Parallel zur Systemauswahl entschlossen sich die Stadtwerke Bayreuth auch dazu, den Abschied aus der alten Ferraris-Welt einzuleiten und auf digitale Zähler umzustellen.

„Nachdem die Digitalisierung unausweichlich ist, gehen wir hier ganz systematisch vor: Bei jedem Zählerwechsel tauschen wir die bisherigen Dreipunkt-Befestigungen gegen Stecksysteme aus, die unseren Monteuren die Arbeit bei künftigen Wechseln deutlich erleichtern werden. Zudem rüsten wir Wohngebäude konsequent flächendeckend mit digitalen Zählern aus.“, beschreibt Michael Schweigler, verantwortlich für das Geräte-Management, das Vorgehen.

Auch dies trägt dazu bei, den Aufwand für künftige Zählerwechsel zu senken. 4.500 bis 5.000 digitale Zähler werden so derzeit jedes Jahr in Bayreuth installiert.

Die dazugehörigen Aufträge werden im Mess- und Zählerservice der Stadtwerke Bayreuth generiert und direkt an das Wilken Workforce-Management übermittelt. Parallel dazu fließen die Informationen in die Arbeitsvorbereitung, wo die Einsätze geplant und die 3-Monats-Ankündigungsschreiben erzeugt und versendet werden. Ist der Auftrag terminiert, werden die Terminankündigungsanschreiben für die betroffenen Kunden erzeugt und in den Versand gegeben. Um die Montagen optimal zu steuern, wird ein Monteur für die fix über mehrere Wochen im voraus eingeplanten Stadtteile und Straßenzüge eingesetzt, der die Installationen innerhalb der angekündigten dreistündigen Zeitfenster wegeoptimiert vornimmt. Für alle Zählpunkte, an denen nur zu Fixterminen installiert werden kann, kommen zusätzlich Monteure zum Einsatz. Über das cloudbasierte Wilken Workforce-Management kann hierfür künftig auch der externe Installationspartner eingesetzt werden. Er wird einfach als eigener Mandant angelegt und kann dann sofort in den Prozess integriert werden, ohne dass große Konfigurationen nötig sind.

Mobiles Workforce-Management

„Auf diese Weise haben wir nun den kompletten Rollout digital im Griff, denn alle Daten und Informationen stehen innerhalb des Systems in Echtzeit zur Verfügung“, sagt Sandra Seifert, die seitens der Arbeitsvorbereitung an der Einführung beteiligt war.

Das gilt auch für die Daten, die die Monteure auf ihren Smartphones und Tablets erfassen – inklusive der Fotos, die sie bei jedem Zählerwechsel zu Dokumentationszwecken aufnehmen. Sobald das mobile Endgerät eine Internetverbindung aufbaut, werden diese an die NTS.suite übermittelt und dort anschließend revisionssicher archiviert. Die Datenkommunikation im Internet und über Mobilfunk erfolgt dabei immer über zertifizierte Verschlüsselungsverfahren, so dass die Daten „unterwegs“ nicht abgegriffen werden können.

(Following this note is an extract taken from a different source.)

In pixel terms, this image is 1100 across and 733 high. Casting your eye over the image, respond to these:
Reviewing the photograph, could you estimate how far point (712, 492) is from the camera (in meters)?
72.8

Darüber hinaus werden die Daten auf den mobilen Endgeräten in einer eigenen und verschlüsselten Datenbank nur solange gespeichert, bis diese mit dem Server synchronisiert wurden. Anschließend werden sie auf dem Endgerät gelöscht. Sollte es verloren gehen oder gestohlen werden, sind auf diese Weise keinerlei sensible Informationen mehr auf dem Gerät verfügbar.

Für den Rollout gerüstet

Nachdem die Prozesse des Zählerwechsels über das Workforce-Management abgebildet worden sind, soll das System nun auch für die Ablesung eingesetzt werden. Mittelfristig sollen dann weitere Bereiche der Stadtwerke Bayreuth mit an Bord genommen werden.

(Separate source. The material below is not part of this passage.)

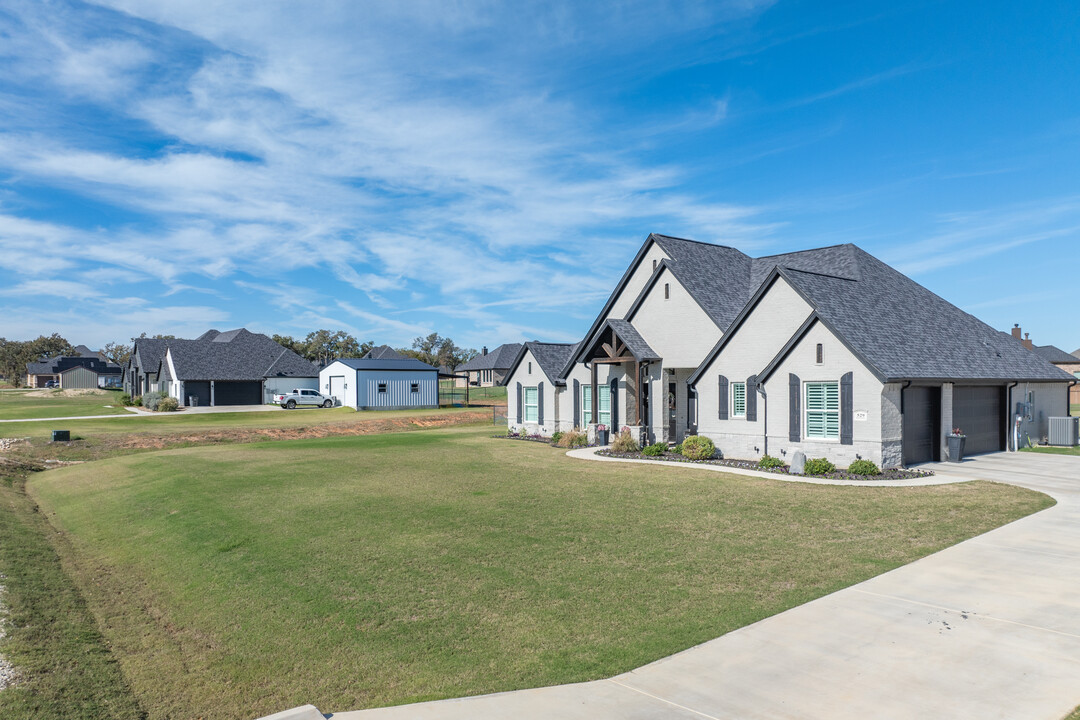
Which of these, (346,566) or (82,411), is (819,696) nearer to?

„Damit haben wir jetzt auch alle Voraussetzungen für den anstehenden iMsys-Rollout geschaffen. Wobei wir hier derzeit noch dabei sind, die endgültige Prozessgestaltung auszuarbeiten, denn wir müssen diese nicht nur mit dem externen Dienstleister bestimmen, der für uns die Gateway-Administration abbildet, sondern auch mit den Partnern in der Frankenmetering“, so Peter Zoßeder.

In der Frankenmetering sind neben den Stadtwerken Bayreuth acht weitere fränkische Stadtwerke zusammengeschlossen, um gemeinsam die vielfältigen Aufgaben aus dem Messstellenbetriebsgesetz (MsbG) auf die beteiligten Unternehmen zu verteilen.